April 19, 2024

Citing the Bible to Deny Basic Human Rights



By Dr. Fred Nielsen / 05.22.2012
Adjunct Professor of U.S. History
University of Nebraska at Omaha


Time and again, history has shown that people who cite the Bible as a reason to deny rights to others have almost always lost. Their arguments, in the judgment of posterity, have discredited them and their faith. Simply put, a static, selective reading of scripture has been no match for the dynamism of ever-expanding rights in America.

Few today would think of using the Bible to defend the divine authority of kings or to argue that seizing land from the Native Americans was ordained by God. Such beliefs, once taken seriously, now seem self-serving and misguided.

Opponents of gay marriage can easily find Bible verses to buttress their case. They may have forgotten that before the Civil War defenders of slavery did exactly the same thing.

For example, in 1832 Thomas Dew of Virginia argued that many of the patriarchs of the Old Testament, God’s chosen people, owned slaves. God’s covenant with Abraham was an agreement with a slaveowner. God even rewarded him by giving him more slaves.

Among the many Bible passages cited by Dew was this one from Leviticus 25:44-46: “Both thy bondmen, and thy bondmaids, which thou shalt have, shall be of the heathen that are round about you; of them shall ye buy bondmen and bondmaids. Moreover of the children of the strangers that do sojourn among you, of them shall ye buy, and of their families that are with you, which they begat in your land: and they shall be your possession. And ye shall take them as an inheritance for your children after you, to inherit them for a possession; they shall be your bondmen for ever.”

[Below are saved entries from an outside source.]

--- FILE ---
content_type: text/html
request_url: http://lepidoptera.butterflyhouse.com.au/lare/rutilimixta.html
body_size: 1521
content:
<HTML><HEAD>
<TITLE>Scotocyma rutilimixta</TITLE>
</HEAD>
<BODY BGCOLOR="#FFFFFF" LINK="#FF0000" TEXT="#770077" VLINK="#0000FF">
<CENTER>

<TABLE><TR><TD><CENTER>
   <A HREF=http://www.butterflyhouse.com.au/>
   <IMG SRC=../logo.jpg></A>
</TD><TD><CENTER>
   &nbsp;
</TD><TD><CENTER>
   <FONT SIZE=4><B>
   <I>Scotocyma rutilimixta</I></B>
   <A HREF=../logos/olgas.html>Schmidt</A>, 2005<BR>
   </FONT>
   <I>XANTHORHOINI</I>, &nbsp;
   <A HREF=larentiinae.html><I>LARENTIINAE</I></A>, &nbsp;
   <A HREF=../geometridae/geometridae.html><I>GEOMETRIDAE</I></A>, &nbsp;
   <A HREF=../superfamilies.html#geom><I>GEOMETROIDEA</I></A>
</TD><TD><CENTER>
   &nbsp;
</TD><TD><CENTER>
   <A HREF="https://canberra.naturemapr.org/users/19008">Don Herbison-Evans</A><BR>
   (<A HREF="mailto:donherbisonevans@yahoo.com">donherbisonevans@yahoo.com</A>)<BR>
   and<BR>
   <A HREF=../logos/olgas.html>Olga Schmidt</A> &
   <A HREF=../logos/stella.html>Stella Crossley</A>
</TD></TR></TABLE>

Read literally, what could be clearer? The Bible seemed to approve, unambiguously, of the ownership of human beings.

“When we turn to the New Testament,” Dew continued, “we find not one single passage at all calculated to disturb the conscience of an honest slaveholder.” Jesus nowhere preached abolition. Paul, in his letter to Philemon, appeared to call for the return of escaped slaves. Ephesians 6:5 enjoined them to “be obedient to them that are your masters.”

Small wonder, then, that Confederates proclaimed that slavery had been decreed by God. And their beliefs had terrible consequences for those they owned.

In the experience of Frederick Douglass, the former slave and abolitionist, religion served only to harden the hearts of slaveholders. In his Narrative (1845), Douglass recounted how one of his owners tied up a lame young woman and whipped her naked shoulders until they bled, all the while quoting scripture: “He that knoweth his master’s will, and doeth it not, shall be beaten with many stripes.” This was a close paraphrase of Luke 12:47.

No master was good, Douglass insisted, but religious slaveholders were the worst.

The Bible could, of course, be read in more than one way. Some Christians gave priority to the letter of the law, to those verses that seemed to ordain slavery, while others, like Douglass, stressed what they took to be the spirit of the whole Bible, a message of inclusiveness and equality. For them, slavery and Christianity were incompatible. These contrasting approaches parallel the divergent scriptural interpretations of those who now support or oppose gay marriage.

We all have the right to speak out, basing our arguments on whatever authorities we value. But we are also free to ignore those who quote scripture to limit the extension of rights to others. Remembering how the Bible has been used to justify America’s greatest sins, our consciences might well be clearer if we did.

Almost 170 years ago, Frederick Douglass wrote, “He who is the religious advocate of marriage robs whole millions of its sacred influence.” Douglass was speaking of masters and slaves, but his essential point remains true today.